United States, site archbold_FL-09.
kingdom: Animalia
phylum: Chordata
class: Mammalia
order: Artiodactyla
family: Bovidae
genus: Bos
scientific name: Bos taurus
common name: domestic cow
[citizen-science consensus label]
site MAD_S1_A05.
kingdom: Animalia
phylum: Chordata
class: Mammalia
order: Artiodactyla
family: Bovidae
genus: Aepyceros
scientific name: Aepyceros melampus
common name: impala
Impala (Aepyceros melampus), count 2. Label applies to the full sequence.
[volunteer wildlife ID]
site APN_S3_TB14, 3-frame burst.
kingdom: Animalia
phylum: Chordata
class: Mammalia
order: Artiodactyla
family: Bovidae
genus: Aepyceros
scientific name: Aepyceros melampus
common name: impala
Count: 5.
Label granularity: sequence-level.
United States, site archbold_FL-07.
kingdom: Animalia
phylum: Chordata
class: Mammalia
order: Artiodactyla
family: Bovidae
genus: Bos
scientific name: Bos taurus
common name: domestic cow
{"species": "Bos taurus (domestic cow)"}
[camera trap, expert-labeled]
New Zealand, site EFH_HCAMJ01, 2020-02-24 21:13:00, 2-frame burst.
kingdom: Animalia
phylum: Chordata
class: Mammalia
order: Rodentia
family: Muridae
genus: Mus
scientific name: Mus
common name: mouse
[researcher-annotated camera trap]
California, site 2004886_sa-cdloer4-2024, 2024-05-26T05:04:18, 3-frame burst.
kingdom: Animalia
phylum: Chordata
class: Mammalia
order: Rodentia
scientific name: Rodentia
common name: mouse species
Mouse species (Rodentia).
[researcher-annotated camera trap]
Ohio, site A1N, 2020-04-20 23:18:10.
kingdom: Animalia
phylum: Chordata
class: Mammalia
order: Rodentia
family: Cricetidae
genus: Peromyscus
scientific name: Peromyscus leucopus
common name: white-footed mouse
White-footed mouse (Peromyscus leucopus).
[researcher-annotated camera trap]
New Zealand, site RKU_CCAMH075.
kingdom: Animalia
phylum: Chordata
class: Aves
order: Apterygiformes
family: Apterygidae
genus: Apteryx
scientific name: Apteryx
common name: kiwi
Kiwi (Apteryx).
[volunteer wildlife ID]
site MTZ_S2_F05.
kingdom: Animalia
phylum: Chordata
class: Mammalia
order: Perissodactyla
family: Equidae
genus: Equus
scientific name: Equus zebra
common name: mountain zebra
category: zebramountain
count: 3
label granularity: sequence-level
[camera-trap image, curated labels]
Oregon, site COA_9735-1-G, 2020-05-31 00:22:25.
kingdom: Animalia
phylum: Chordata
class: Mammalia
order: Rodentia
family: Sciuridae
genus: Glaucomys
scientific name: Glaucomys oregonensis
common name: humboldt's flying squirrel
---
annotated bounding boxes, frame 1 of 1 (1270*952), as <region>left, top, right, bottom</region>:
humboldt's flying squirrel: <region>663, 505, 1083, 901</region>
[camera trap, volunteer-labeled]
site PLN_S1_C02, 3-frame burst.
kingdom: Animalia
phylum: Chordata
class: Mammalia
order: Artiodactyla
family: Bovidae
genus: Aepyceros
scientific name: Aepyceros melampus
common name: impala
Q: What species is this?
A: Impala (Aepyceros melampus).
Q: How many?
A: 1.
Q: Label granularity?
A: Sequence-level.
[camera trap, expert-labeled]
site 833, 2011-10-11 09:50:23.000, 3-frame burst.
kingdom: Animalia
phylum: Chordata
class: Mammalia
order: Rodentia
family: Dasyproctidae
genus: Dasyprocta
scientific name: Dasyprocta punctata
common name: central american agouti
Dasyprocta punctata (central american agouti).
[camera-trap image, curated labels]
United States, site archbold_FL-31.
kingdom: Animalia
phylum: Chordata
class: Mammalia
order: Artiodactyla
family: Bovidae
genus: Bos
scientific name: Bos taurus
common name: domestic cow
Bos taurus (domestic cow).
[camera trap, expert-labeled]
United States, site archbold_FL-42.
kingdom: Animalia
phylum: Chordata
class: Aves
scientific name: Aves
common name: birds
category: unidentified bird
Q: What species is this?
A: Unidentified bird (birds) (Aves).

## [YOUR OBJECTIVE]
Report back each line in the material above that contains the string "States".

## [ANSWER SPACE]
United States, site archbold_FL-09.
United States, site archbold_FL-07.
United States, site archbold_FL-31.
United States, site archbold_FL-42.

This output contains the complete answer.